Library Comparison

In the first part of the project, we have compared several graph libraries, in order to choose which ones should be deployed with Sagemath. We have restricted our attention to libraries written in Python, C, or C++, because they are easier to integrate in Sagemath (using Cython). Furthermore, we have excluded NetworkX, which is already deployed with Sagemath.

First of all, we have to enforce that no graph library comparison can be completely fair, and also this comparison can be criticized, due to the large amount of available routines, to the constant evolution of libraries, and to many small differences in the outputs (for instance, one library might compute the value of a maximum s-t flow, another library might actually compute the flow, and a third one might compute all maximum flows). Despite this, we have tried to be as fair as possible, through a deeper and more detailed analysis than previous comparisons (,,

The first comparison deals with the number of algorithms implemented. We have chosen a set of 108 possible algorithms, trying to cover all possible tasks that a graph library should perform (we have not put in the list easy tasks that are common to all libraries, like outputting the number of nodes, the number of edges, the neighbors of a node, etc). In some cases, we have collapsed two tasks in one, if the algorithms solving these tasks are very similar (for instance, computing a maximum flow and computing a minimum cut, computing vertex betweenness and edge betweenness, etc).

The number of routines available for each library is plotted in the following chart, and a table containing all features is available in HTML or as a Google Sheet.
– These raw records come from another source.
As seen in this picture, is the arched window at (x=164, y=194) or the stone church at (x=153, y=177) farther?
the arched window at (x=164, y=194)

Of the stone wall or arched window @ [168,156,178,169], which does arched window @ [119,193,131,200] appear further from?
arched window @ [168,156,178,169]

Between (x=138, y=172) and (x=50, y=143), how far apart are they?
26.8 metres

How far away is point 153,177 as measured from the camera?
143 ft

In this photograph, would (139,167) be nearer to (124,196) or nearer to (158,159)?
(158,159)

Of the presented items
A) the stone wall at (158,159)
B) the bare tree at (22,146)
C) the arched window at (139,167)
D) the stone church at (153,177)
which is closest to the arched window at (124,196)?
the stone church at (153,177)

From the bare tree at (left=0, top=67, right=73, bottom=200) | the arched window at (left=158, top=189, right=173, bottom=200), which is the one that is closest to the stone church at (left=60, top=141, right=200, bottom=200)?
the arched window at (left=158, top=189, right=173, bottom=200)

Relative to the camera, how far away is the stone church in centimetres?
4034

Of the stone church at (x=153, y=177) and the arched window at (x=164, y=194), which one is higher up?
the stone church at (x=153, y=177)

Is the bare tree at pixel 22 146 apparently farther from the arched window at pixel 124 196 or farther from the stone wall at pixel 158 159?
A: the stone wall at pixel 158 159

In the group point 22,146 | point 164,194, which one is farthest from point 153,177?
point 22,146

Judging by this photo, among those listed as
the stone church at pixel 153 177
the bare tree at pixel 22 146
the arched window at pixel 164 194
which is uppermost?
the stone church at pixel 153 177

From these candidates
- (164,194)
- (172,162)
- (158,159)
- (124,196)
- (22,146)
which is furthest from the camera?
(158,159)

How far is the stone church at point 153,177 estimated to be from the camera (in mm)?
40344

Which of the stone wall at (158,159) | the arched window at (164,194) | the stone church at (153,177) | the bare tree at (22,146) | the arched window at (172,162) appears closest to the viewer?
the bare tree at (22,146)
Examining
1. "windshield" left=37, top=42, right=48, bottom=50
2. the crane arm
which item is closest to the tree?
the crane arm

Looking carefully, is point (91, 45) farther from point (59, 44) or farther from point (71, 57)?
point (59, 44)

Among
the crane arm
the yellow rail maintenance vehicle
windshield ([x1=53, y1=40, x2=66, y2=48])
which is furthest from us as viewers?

We observe that, before the project, Sagemath already had more routines than all competitors (66), closely followed by igraph (62), while after the project Sagemath drastically outperforms all competitors. The third biggest library is graph-tool (45), and all other libraries are very close to each other, having about 30 routines each. Furthermore, we outline that our project improved Sagemath in the fields of neighbor similarity measures (assortativity, bibcoupling, cocitation, etc), community detection, and random graph generators. For instance, the inclusion of igraph added 29 routines to Sagemath.

The second comparison analyzes the running-time of some of the algorithms implemented in the libraries (note that the experiments were performed in June 2015, and some libraries may have improved their algorithms after that). We have chosen 8 of the most common tasks in graph analysis: computing the diameter, computing the maximum flow between two vertices, finding connected components and strongly connected components, computing betweenness centrality, computing the clustering coefficient, computing the clique number, and generating a graph with the preferential attachment model. We have run each of these algorithms on 3 inputs, and we have considered the total execution time (excluding the time needed to load the graph). More details on this experiment are available here, and the results are also available in a Google Sheet.

In order to make the results more readable, we have plotted the ratio between the time needed by a given library and the minimum time needed by any library. If an algorithm was not implemented, or it needed more than 3 hours to complete, the corresponding bar is not shown.

Overall, the results show that NetworKit is the fastest library, or one of the fastest, in all routines that are implemented (apart from the generation of preferential attachment graphs, where it is very slow). Boost graph library is very close to NetworKit, and it also contains more routines. Also Sagemath is quite efficient in all tasks, apart from the computation of strongly connected components and the generation of a preferential attachment graph, where it needed more than 3 hours. However, in the latter case, the main problem was not speed but memory consumption.

In conclusion, Sagemath can highly benefit from the possibility of using algorithms from other libraries. First of all, it might improve the number of algorithms offered, especially by including igraph, and it also might improve its performance, by including Boost, NetworKit, or other fast graph libraries.